Structural engineer: Buggy Whip building can be repaired

Tipp City officials earlier said the partially collapsed building poses an ‘imminent danger’

Credit: DaytonDailyNews

A structural engineer who said he did “a thorough study” of the interior and exterior of the Buggy Whip building in downtown Tipp City found it does not pose a threat and could be repaired.

The findings were reported in a letter dated Thursday to Blake Senseman of Vandalia, owner of the building at 216 E. Main St., where building officials said a partial collapse of a floor into the basement occurred Sunday afternoon. That led to the closing of Main Street (Ohio 571) from the downtown east to Ohio 202 from Sunday afternoon until Wednesday afternoon.

>> RELATED: Part of historic building collapses in downtown Tipp City, blocks road

The closing came as the city on Monday delivered notice to the owner that the building after an exterior review by a city contract engineer and a review by the Miami County building department was “an unsafe structure and an imminent danger.”

The Thursday letter from Larry L. Fast, a forensic engineer from Sylvania, Ohio, met a 5 p.m. Thursday deadline set by city for a response from Senseman. He was ordered by the city to either present a notice from a licensed structural engineer that the building didn’t offer an imminent threat and could be put into a safe condition or to raze the building.

>> RELATED: Tipp City: Collapsed historic building poses ‘imminent threat’

With the Fast letter, John Green, city finance director and acting city manager, contacted other city officials and suggested the city hold off on any enforcement action. The issue should be revisited early next week, Green said in the email to City Manager Tim Eggleston, Law Director Jonathan Freeman and others.

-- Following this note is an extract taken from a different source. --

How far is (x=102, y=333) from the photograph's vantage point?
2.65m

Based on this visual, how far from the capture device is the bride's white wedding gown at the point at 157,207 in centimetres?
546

“We will still need to pursue Mr. Senseman for a schedule regarding when he will make the necessary repairs to comply with the Miami County building codes and Tipp City Zoning Codes,” Green said in the email.

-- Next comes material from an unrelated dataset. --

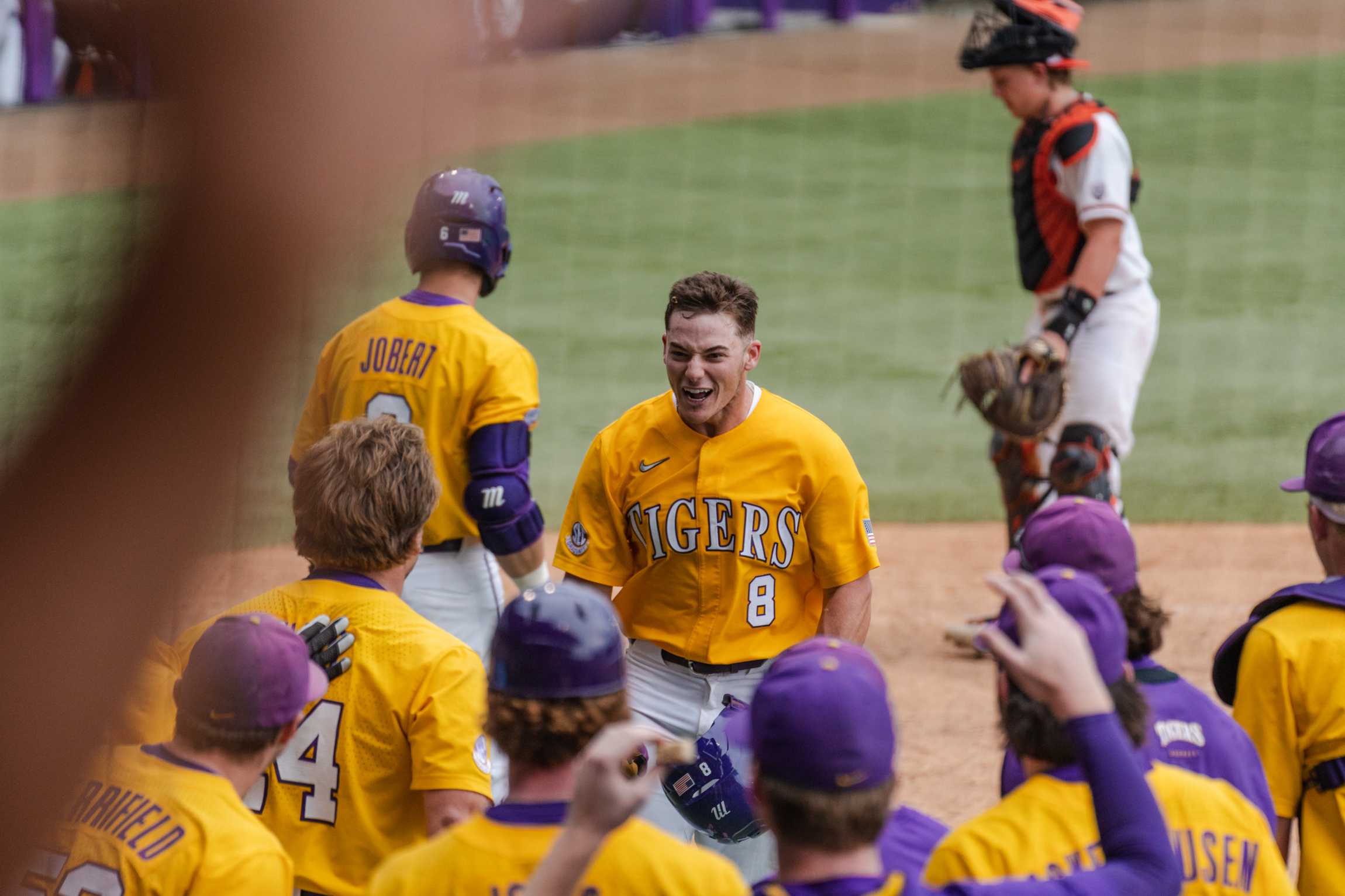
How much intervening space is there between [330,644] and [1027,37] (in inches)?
179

The building was constructed in the late 1880s on the site of a mill that had been destroyed by fire, according to information from the Tippecanoe Historical Society. It was the home of a company that made whips for operators of horse drawn buggies. It later was a blacksmith shop, an auto dealership and an antique business.

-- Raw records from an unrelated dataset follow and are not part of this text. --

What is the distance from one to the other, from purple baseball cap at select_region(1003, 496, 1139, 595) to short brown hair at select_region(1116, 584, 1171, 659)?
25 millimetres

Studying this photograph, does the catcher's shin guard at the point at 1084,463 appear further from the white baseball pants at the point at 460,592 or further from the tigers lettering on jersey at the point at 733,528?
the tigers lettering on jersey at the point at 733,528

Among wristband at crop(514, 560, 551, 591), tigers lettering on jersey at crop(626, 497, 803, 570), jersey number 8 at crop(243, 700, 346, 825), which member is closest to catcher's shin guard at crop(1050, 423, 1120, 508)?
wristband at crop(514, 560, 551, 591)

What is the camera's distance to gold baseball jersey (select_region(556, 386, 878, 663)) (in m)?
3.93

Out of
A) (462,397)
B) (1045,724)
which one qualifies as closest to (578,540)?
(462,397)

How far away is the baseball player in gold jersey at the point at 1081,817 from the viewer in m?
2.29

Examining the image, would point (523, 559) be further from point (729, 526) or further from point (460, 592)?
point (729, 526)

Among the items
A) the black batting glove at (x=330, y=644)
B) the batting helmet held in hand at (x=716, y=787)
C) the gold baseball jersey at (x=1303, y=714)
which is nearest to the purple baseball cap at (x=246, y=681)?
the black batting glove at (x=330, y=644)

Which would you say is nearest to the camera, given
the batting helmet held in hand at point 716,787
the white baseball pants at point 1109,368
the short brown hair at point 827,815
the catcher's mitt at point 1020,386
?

Fast wrote in letter that the building “does not pose a threat to the public.” If a wall that some feared might collapse would have collapsed, it would have been eastward into a grove of trees and not north toward the street, he said.

“The building, under qualified structural engineering directions, may be repaired so that it may be occupied and continue to be a part of Tipp City’s historic district to attract tourism,” Fast wrote.